> [Information supplied]
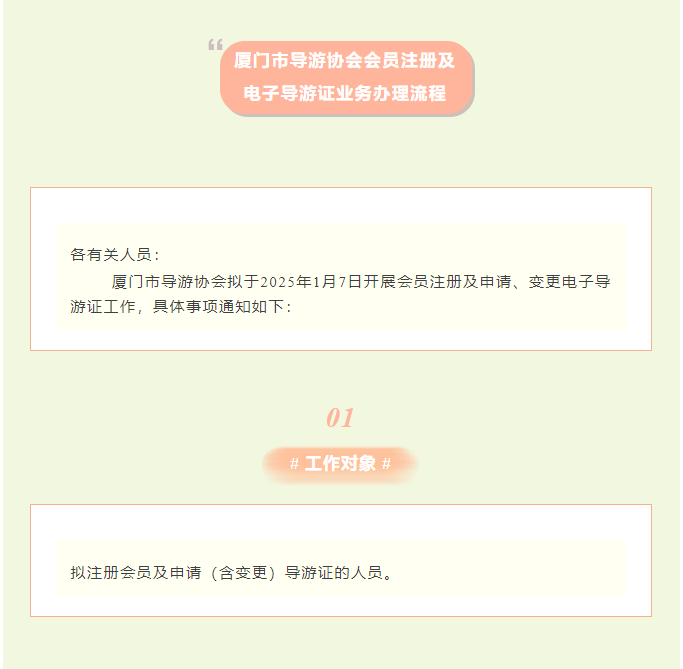 “
厦门市导游协会会员注册及
电子导游证业务办理流程

各有关人员：

厦门市导游协会拟于2025年1月7日开展会员注册及申请、变更电子导游证工作，具体事项通知如下：

01

# 工作对象 #

拟注册会员及申请（含变更）导游证的人员。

> [Aim of the exercise] Send back every record exactly as it stands, except the pictures.

> [Task solution]
 “
厦门市导游协会会员注册及
电子导游证业务办理流程

各有关人员：

厦门市导游协会拟于2025年1月7日开展会员注册及申请、变更电子导游证工作，具体事项通知如下：

01

# 工作对象 #

拟注册会员及申请（含变更）导游证的人员。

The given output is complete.